Voir ce qu’il faut entendre et sentir : fonctions de l’onomatopée japonaise

Pour réunir les sens, ça, la culture japonaise sait s’y prendre. Alors que l’avènement du cinématographique et de ses avatars nous pousse vers la scopophilie, le plaisir de regarder à la japonaise résiste toujours à une totale immersion dans le voir pour voir. Un artefact tout choisi pour illustrer ce propos est l’onomatopée et son emploi dans le manga. Des vlam!, pouf!, bang! que font les justiciers en maillot de corps aux cric!, crac! , croc! de nos petits déjeuners, l’existence du mot vu pour être entendu supplée l’espace monosensoriel de la planche. Seulement, l’onomatopée se donne plus souvent qu’autrement dans une forme qui régale l’oeil au dépend de l’esprit. Cela apparaît évident lorsque l’on considère la quantité de polices dont l’imprimerie dispose pour rendre l’univers sonore de la bédé – sans parler des petits dessins qui l’agrémentent habituellement (étoiles, têtes de morts, vortex multicolores, etc.) – versus le nombre de sons à proprement dit. Je pourrais offrir ici une liste quasi exhaustive de l’ensemble des termes onomatopéiques du 9e art occidental sur laquelle nous pourrions nous entendre… Je serais incapable d’en faire autant avec les onomatopées japonaises.

Ce constat d’impuissance n’a rien à voir avec la quantité de mots, mais bien avec l’usage. « Onomatopée » vient du latin et du grec « onoma », soit « mot », et de « poiein », « faire, créer », et désigne donc l’action par laquelle on crée une expression. Avec le temps, l’emploi de ce terme s’est vu limité à cette situation bien précise où un mot tient lieu d’un son. Ainsi, toutes les bombes font « boum! » et les chiens « wouf! ». Ce qui est d’une évidence désarmante…

La langue japonaise ne s’oppose pas à la création de nouveaux mots par association de sens, de graphies et de sons, ce qui rend improbable la réalisation d’un dictionnaire exhaustif d’onomatopées japonaises. Toutefois, rien n’empêche de se familiariser avec le modus operandi de leur invention. D’abord, il faut savoir que les Japonais distinguent entre deux types d’onomatopées: les giongo (擬音語) et les gitaigo (擬態語 ), « gion » et « gitai » signifiant respectivement « imiter le son » et « imiter l’état » et « go » se traduisant par « mot ». Mais on ne s’arrête pas à cette seule distinction. Au sein des gitaigo, on différencie les mots imitant des états physiques de ceux tenant lieu d’états d’esprit.
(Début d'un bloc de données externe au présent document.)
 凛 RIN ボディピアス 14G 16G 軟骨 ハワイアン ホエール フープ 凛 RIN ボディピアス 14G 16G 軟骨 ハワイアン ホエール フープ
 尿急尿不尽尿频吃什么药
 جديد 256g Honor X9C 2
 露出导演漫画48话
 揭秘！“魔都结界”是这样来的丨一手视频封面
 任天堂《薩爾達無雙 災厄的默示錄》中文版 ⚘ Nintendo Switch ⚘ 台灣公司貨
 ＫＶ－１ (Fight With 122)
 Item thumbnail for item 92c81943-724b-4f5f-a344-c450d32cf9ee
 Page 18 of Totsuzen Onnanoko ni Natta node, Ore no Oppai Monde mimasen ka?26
Le giongo n’apparaît pas comme une bête exotique dans le paysage onomatopéique occidental, et ainsi notre intervention peut se limiter à souligner des divergences d’opinion (?) du type miaou! , meow! et nyannyan (にゃんにゃん). Tout ne se passe pas aussi bien avec les gitaigo, qui sont, selon nous, sans équivalent dans nos productions culturelles. Ces symboles, servant à étiqueter des postures physiques et psychologiques, traduisent une approche linguistique et philosophique sans complexe par rapport à ce que l’on désigne habituellement comme l’intériorité. Notre vocabulaire s’épuise souvent dans ses tentatives visant à circonscrire et définir correctement un état d’âme donné. Sans doute, notre héritage philosophique et religieux s’y trouvent pour beaucoup, lui qui nous pousse à trouver des solutions mystiques à des problèmes grammaticaux!
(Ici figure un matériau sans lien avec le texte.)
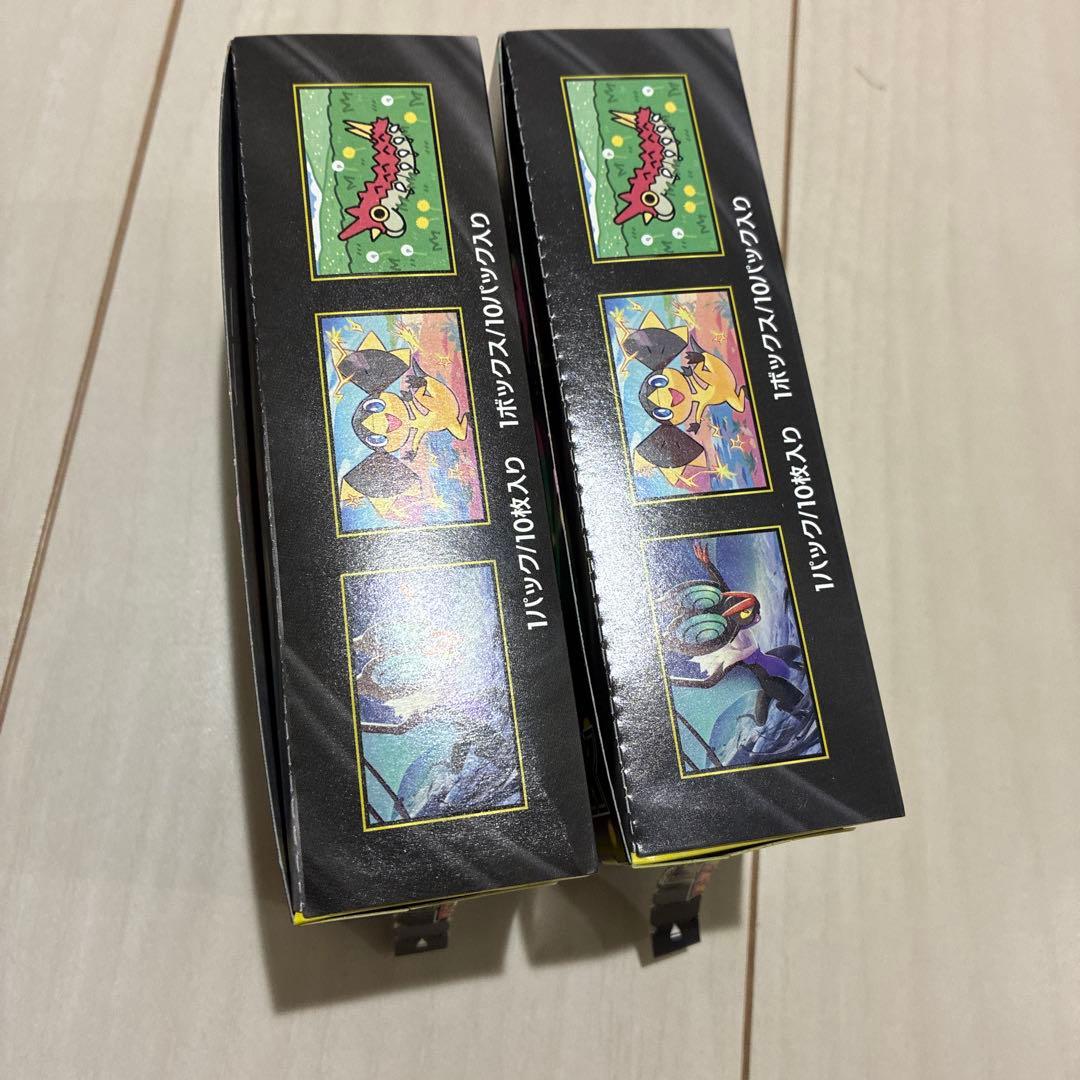 ポケモンカード MEGA ドリームex 3box シュリンクなし　ぺりぺり半分
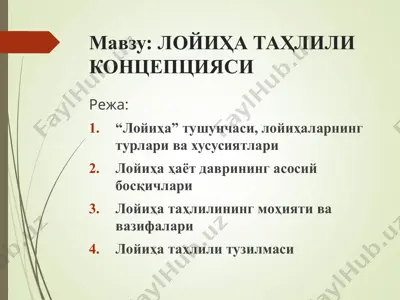 лойиҳа таҳлили концепцияси — PPT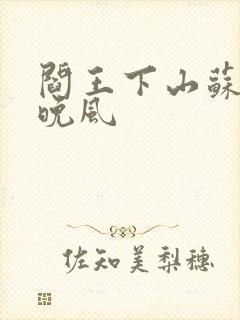 阎王下山苏文陆晚风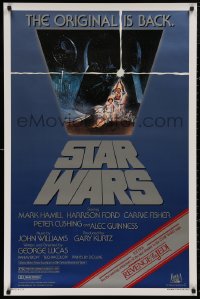 5b1129 STAR WARS studio style 1sh R1982 George Lucas, art by Tom Jung, advertising Revenge of the Jedi!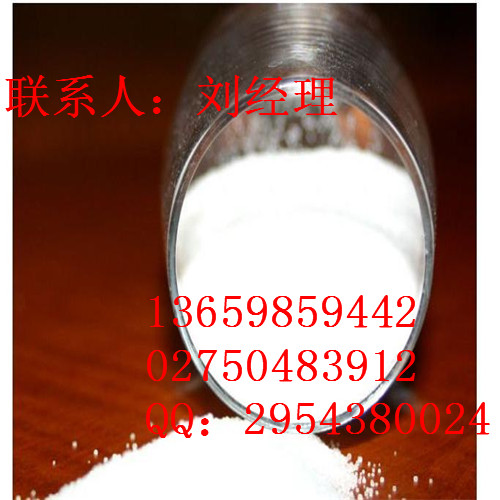 瑞格非尼,Regorafenib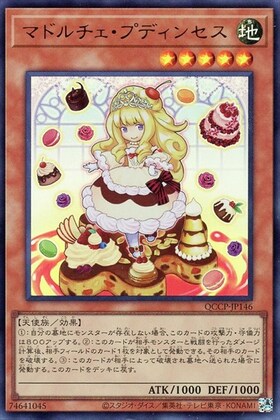 マドルチェプディンセス | スーパー | ドラゴンスター | 遊戯王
Rien de cela pour le mangaka qui dispose d’un éventail de mots pouvant traduire toute une gamme d’émotions. Iraira (いらいら), être nerveux, boo(tto) (ぼうっ(と)), être dans la lune, deredere (でれでれ), rester planté comme un idiot devant une femme, chacun de ces termes établit une relation entre la vue, l’ouïe, le toucher – par le rendu texturé de la graphie – et l’esprit, et atteste d’un système symbolique riche en possibilités.
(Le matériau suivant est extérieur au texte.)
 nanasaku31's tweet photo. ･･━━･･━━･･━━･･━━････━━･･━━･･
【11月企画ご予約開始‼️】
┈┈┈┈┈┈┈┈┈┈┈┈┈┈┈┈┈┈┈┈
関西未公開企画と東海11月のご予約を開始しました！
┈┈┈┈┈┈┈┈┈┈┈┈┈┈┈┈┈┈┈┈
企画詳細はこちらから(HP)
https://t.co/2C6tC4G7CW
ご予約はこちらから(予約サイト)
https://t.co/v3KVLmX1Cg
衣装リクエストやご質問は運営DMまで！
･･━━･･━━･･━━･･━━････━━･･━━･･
La lecture des onomatopées japonaises ne suppose pas forcément une parfaite maîtrise de la langue nipponne. Il suffit de se familiariser avec les deux syllabaires que sont les hiragana (ひらがな ) et les katakana (カタカナ). Composés chacun de 46 sons basiques, 25 sons impurs et 34 diphtongues, leur graphie dérive de l’écriture chinoise, le kanji (漢字). L’hiragana est la simplification d’un caractère chinois complexe, tandis que le katakana est l’importation directe d’un élément qui compose un caractère chinois. Ainsi 呂 (ro, colonne vertébrale) devient ろ en hiragana et ロ en katakana.